US borrowing costs are now at levels last seen in 2008. US interest rates will likely reach 4.4% by this December, well above the 3.4% projected in June, and rise to 4.6% next year. US inflation is running slightly north of 8% annually with food inflation above 11% annually. Australian inflation is just above 6% annually and the Reserve Bank cash rate is at 2.35% with further rises to come.

GDP growth is solid, but economies are slowing. Stagflation is still a possibility, though the economic, trade and investment environment is different to that of 50 years ago. The jury is out as to whether there will be a global recession and long bear market like the early 70s. History rhymes more often than it repeats.

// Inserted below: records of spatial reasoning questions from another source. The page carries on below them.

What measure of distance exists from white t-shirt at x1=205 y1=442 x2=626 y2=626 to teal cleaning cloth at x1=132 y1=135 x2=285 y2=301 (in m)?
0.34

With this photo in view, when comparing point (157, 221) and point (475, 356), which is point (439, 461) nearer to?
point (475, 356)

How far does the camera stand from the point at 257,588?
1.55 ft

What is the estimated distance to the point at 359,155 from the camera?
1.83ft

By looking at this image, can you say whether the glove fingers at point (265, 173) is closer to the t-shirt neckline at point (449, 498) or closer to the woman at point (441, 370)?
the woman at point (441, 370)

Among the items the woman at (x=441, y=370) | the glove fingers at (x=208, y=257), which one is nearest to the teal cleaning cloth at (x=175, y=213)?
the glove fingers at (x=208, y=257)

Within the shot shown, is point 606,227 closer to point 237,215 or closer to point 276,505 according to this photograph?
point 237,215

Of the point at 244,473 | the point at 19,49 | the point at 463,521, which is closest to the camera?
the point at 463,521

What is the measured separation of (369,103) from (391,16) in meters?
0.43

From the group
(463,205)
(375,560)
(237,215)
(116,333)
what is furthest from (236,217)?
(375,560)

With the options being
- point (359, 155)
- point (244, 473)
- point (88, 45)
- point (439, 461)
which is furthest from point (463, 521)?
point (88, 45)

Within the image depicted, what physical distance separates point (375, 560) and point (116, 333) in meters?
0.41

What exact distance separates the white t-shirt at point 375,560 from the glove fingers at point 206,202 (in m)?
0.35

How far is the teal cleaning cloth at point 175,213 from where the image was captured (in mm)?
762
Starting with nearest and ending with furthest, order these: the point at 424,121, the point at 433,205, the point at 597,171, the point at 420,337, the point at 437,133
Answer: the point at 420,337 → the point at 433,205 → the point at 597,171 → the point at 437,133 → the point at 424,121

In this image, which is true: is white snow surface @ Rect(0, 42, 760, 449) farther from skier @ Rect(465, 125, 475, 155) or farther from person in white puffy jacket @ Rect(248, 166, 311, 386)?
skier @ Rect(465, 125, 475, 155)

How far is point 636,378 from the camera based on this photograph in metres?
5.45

We have got to get inflation behind us. I wish there were a painless way to do that. There isn’t.
— Jay Powell, US Federal Reserve Chair

Transition or revision?

The higher inflation and interest rates remain, the greater the paradigm shift will be. It will impact most areas of the economy - consumer demand, bank borrowing in global wholesale markets, mortgage, credit card and corporate borrowing and lending, venture capital allocation, and the willingness of start-ups to take on risk.

The paradigm shift will challenge financial markets and economies until the transition to a new business cycle and investors become more certain about how and where they allocate capital.

Black swan or dove?

Some investors are worried that ‘Black Swan’ events may occur - unpredictable events beyond normal expectations which impact the global financial plumbing. One event is a bursting of the what has been the greatest credit bubble in human history. Jamie Dimon believes there will at least be “huge volatility” in markets because traditional, major buyers of government bonds may not be able to or have the appetite to step in again.

Morgan Stanley’s Pick believes the current paradigm shift will usher in a new business cycle: “It’s been so long since we’ve had to consider what a world is like with real [inflation-adjusted] interest rates and real cost of capital that will distinguish winning companies from losing companies, winning stocks from losing stocks.”

Importantly, the paradigm shift is self-reinforcing and comes amid a major conflict in Europe. Countries and economies will seek to be more self-sufficient. We’re already seeing this as countries want more energy, manufacturing and geopolitical independence and less reliance on the global trading system and globalisation.

It’s been so long since we’ve had to consider what a world is like with real interest rates and real cost of capital that will distinguish winning companies from losing companies, winning stocks from losing stocks.
— Ted Pick, Head of Institutional Securities Group, Morgan Stanley

Trade-off or face-off?

Markets and central banks - and ultimately, consumers - face difficult choices in the emerging paradigm.

A key choice is the trade-off between spending less money or borrowing more money to pay back high debt at higher rates of interest. Another key choice is how to invest money in portfolios in a stagflationary or semi-stagflationary environment that most investors have never had to deal with.

Today, equity (share) returns are not much more than bond returns, which are not much more than returns from cash. For investors, the essential question is how to generate returns above the cost of borrowing money. For economists, businesses and government, the key issue is how to ensure trust and fairness in a system in a way that can redistribute opportunity, make people more productive, and help eliminate large wealth gaps and internal conflicts at home and abroad.